Y el pregón del tío de las arvellanas cordobesas: «¡Arvellanas cordobesas, qué ricas y que buenas!» Y aquel estrambote, aquella media verónica, aquel remate por seguiriyas de la saeta del pregón: «Una gorda ví a dá un vagón, una gorda ví a dá un vagón...»

Y pasaba el tío del mantillo para las macetas, con su casi funeral pregón, como un lamento: «Mantiiiiiiiiiillo pá las macetas».

Y en casa de mi abuela, el pregón del tío del carrito donde llevaba una mercería ambulante: «¡Bobinas de tós los colores, cortes de cintas baratos!»

Y el que vendía los galápagos, que llevaba en una red. Si lo cogieran ahora, con lo protegidos que están, no le iba a liar ná Medio Ambiente: «¡El bichito con la casita a cuestas!»

Hasta que llegaban los niños de los jazmines, con sus bateas metálicas y sus moñas, que eran como el apresurado reloj de la tarde que marcaba la hora en que ya empezaba a pasar el municipal camión de riego refrescando la Avenida con una parábola de espuma de agua a cada lado de sus guardabarros. El pregón de los niños de los jazmines significaba que pronto empezarían a sonar las campanas del atardecer, con la flama en la piedra de la Catedral:

-¡Los jazmines, niña, qué bien huelen los jazmines!

¿Por qué casi toda la ronda de los pregones venía a la hora de la siesta? Quizá porque, como en la otra ronda, la de armas a la funerala del Jueves Santo, la ciudad estaba sosegada y en calma, sin ruidos de tranvías ni de llantas de carros sobre los adoquines, y se oía su mensaje como en el designio de un romance antiguo: «Yo no digo mi pregón sino a quien conmigo va, en esta serena calma del silencio de la siesta».
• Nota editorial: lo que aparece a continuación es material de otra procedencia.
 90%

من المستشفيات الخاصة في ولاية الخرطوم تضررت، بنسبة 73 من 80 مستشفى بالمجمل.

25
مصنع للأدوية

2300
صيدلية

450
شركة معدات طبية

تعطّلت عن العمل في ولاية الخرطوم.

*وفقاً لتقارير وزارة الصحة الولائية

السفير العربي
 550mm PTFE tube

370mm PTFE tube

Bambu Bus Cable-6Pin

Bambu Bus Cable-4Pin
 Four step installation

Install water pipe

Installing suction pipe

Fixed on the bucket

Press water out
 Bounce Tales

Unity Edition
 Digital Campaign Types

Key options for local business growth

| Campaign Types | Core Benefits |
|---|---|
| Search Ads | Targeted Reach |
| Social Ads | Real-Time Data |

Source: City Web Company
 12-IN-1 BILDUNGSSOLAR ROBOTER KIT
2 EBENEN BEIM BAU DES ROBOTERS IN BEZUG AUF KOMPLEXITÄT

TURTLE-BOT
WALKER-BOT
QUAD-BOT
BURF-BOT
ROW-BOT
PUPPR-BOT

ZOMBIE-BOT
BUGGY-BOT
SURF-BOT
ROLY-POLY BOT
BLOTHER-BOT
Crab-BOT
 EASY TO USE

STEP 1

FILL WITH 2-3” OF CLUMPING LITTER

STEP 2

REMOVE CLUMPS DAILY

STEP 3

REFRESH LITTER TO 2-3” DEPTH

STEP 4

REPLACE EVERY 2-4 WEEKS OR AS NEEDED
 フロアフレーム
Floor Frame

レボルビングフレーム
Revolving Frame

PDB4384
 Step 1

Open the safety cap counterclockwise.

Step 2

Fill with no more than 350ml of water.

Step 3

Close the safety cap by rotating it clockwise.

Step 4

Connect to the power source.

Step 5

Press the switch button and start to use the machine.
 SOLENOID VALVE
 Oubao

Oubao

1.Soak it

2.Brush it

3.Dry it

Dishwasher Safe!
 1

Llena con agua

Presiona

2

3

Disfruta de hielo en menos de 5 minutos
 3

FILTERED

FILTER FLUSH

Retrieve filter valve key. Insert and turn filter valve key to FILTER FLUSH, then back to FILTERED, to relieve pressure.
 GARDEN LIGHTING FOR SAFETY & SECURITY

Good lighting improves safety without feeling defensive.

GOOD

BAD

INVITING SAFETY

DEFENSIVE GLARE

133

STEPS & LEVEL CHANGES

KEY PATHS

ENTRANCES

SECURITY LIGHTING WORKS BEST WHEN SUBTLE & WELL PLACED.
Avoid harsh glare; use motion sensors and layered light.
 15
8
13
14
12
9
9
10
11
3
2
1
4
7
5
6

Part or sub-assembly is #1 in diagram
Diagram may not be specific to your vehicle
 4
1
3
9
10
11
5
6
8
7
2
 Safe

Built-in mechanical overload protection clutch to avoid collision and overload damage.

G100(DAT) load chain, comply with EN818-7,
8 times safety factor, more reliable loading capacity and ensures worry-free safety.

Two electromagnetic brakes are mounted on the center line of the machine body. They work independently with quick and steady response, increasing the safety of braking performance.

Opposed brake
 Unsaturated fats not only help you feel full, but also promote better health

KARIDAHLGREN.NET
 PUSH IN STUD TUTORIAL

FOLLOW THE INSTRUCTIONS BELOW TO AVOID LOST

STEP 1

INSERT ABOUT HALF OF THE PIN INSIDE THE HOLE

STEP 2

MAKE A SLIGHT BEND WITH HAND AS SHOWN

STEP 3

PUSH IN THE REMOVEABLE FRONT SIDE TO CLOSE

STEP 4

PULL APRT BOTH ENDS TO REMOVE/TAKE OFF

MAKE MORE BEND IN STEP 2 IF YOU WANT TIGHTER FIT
Me he acordado de todos vosotros, de golpe, queridos pregones de mi infancia, cuando me he levantado de la siesta, he abierto el balcón y no me ha entrado la calina de la flama de la Catedral, sino un sonido que os evoca. El campero pregón de las chicharras. ¿Qué poeta del campo andaluz se trajo a la ciudad el sonido de estas chicharras de la siesta, tan de regajo y alberca, tan de barbecho y cosechadora, de tan de sombrero de palma, tan de azadón marca La Bellota? Gracias, ignotas y corales chicharras de la siesta de Sevilla. Quizá nadie os ha agradecido hasta ahora vuestro sonido antiguo, de siempre, de calor y soñarrera. Si lo hago hoy es porque, de golpe, con el bajo continuo de vuestra banda sonora de la calor, vuestro pregón me ha traído la evocación de todos, ay, los de las siestas de mi infancia.